SNAP: Finding Approximate Second-Order Stationary Solutions Efficiently for Non-convex Linearly Constrained Problems
This addresses a computationally intractable challenge in optimization for machine learning and engineering, offering efficient solutions with proven rates, though it builds on existing concepts like strict complementarity.
The paper tackles the problem of finding approximate second-order stationary points for non-convex linearly constrained optimization problems, proposing algorithms SNAP and SNAP+ that achieve an iteration complexity of O(1/ε^2.5) with polynomial per-iteration cost, marking the first such first-order methods for this class.

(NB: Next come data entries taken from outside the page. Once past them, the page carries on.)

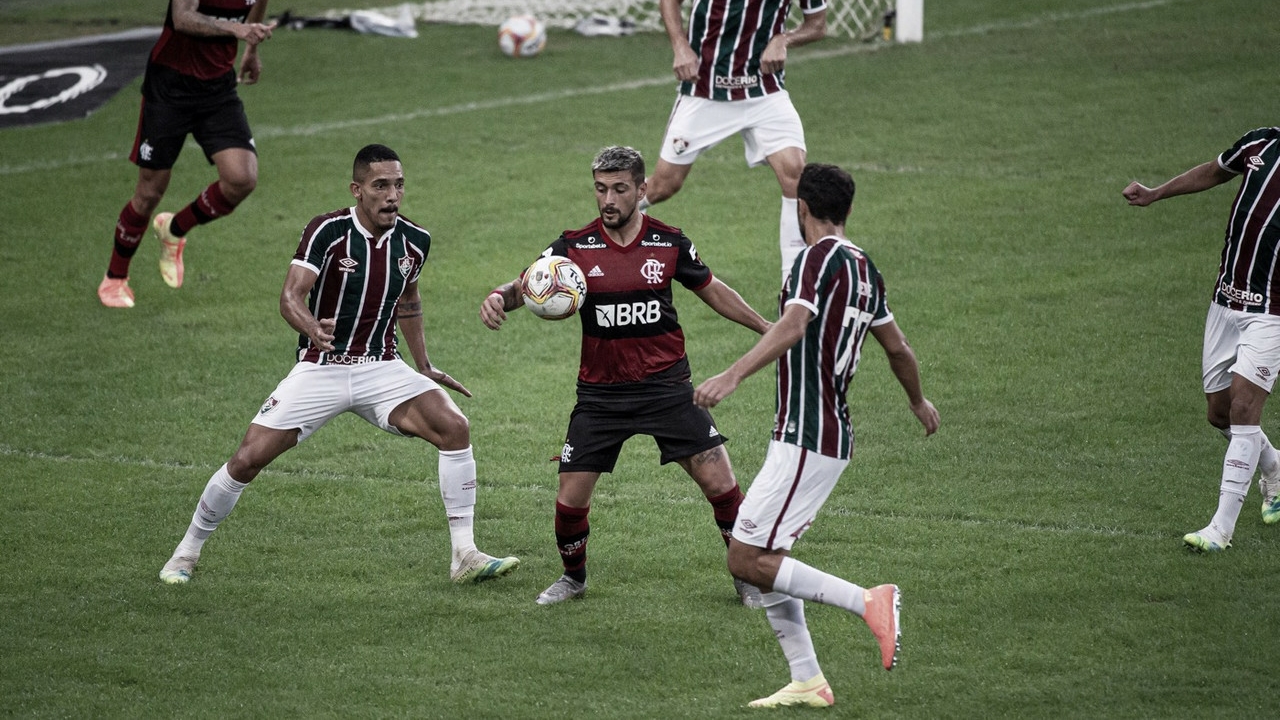 Fluminense ativo e dinâmico contra Flamengo cauteloso e oportunista Fluminense ativo e dinâmico contra Flamengo cauteloso e oportunista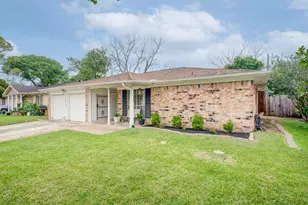 11819 S Nottingham Cir, Houston, TX 77071 - Photo 2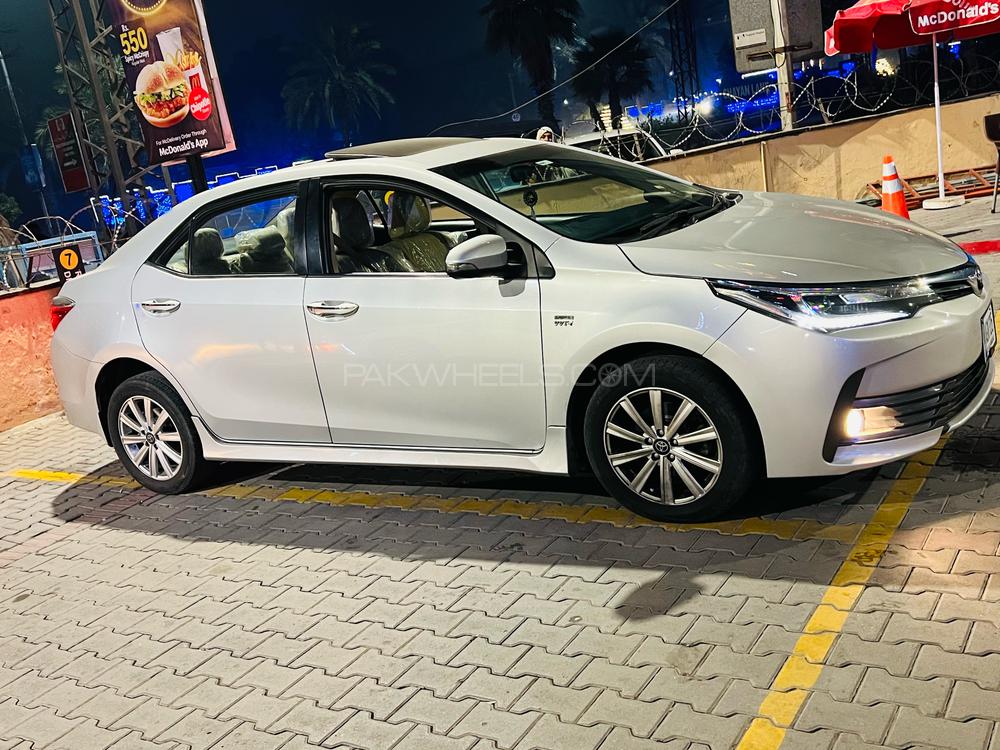 Toyota Corolla 2018 for Sale in Lahore Toyota Corolla 2018 for Sale in Lahore Image-2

This paper proposes low-complexity algorithms for finding approximate second-order stationary points (SOSPs) of problems with smooth non-convex objective and linear constraints. While finding (approximate) SOSPs is computationally intractable, we first show that generic instances of the problem can be solved efficiently. More specifically, for a generic problem instance, certain strict complementarity (SC) condition holds for all Karush-Kuhn-Tucker (KKT) solutions (with probability one). The SC condition is then used to establish an equivalence relationship between two different notions of SOSPs, one of which is computationally easy to verify. Based on this particular notion of SOSP, we design an algorithm named the Successive Negative-curvature grAdient Projection (SNAP), which successively performs either conventional gradient projection or some negative curvature based projection steps to find SOSPs. SNAP and its first-order extension SNAP$^+$, require $\mathcal{O}(1/ε^{2.5})$ iterations to compute an $(ε, \sqrtε)$-SOSP, and their per-iteration computational complexities are polynomial in the number of constraints and problem dimension. To our knowledge, this is the first time that first-order algorithms with polynomial per-iteration complexity and global sublinear rate have been designed to find SOSPs of the important class of non-convex problems with linear constraints.